WHAT IS REQUIRED: Only a number is expected here: the count of lines in the data that contain "recaptcha".

Dataset items:
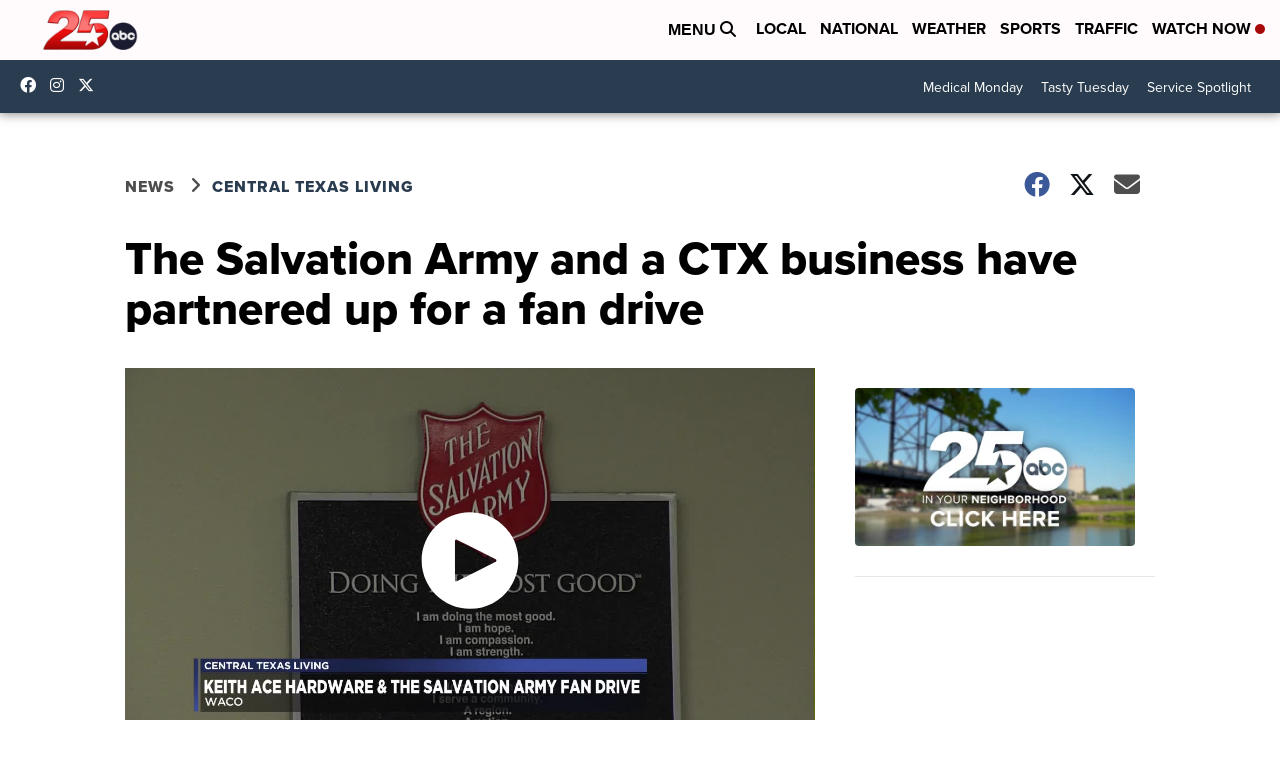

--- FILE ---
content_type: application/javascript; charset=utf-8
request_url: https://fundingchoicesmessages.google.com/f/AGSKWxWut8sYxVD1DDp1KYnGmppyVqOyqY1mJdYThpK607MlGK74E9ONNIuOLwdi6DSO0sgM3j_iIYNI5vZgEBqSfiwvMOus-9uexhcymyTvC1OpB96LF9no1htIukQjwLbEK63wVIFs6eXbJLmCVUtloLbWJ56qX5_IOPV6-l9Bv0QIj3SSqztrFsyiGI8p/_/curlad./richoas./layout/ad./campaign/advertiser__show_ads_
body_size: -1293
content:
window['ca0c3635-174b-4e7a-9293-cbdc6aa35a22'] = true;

...

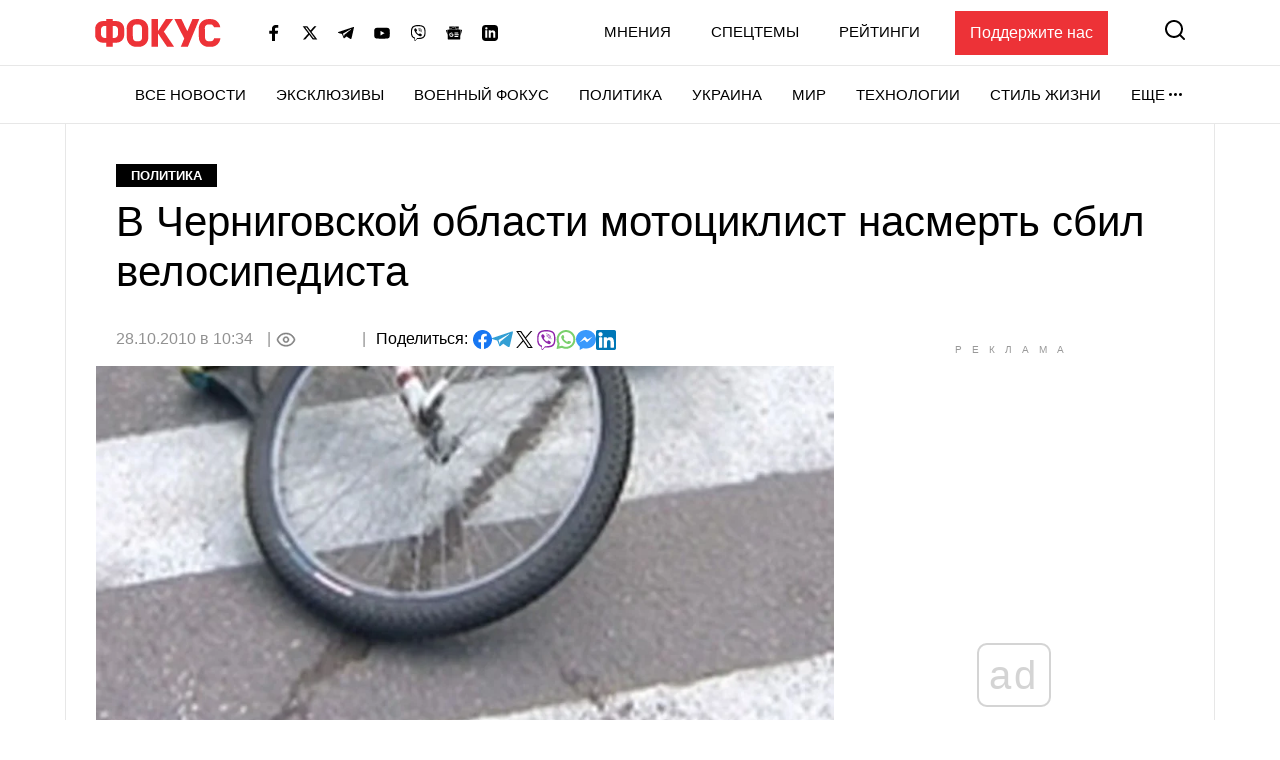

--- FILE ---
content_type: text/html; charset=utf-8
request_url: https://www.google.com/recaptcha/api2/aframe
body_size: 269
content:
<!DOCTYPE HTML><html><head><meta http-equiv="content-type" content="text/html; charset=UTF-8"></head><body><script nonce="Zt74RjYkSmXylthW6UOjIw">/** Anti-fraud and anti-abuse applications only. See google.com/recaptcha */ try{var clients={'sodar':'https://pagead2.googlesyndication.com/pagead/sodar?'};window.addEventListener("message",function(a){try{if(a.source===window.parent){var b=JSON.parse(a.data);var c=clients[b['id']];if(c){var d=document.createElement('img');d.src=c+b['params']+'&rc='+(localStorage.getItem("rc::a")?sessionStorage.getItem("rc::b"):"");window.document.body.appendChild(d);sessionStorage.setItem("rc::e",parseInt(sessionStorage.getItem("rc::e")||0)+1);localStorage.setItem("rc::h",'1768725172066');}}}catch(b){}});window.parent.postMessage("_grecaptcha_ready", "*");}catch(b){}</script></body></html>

EXERCISE RESPONSE: 2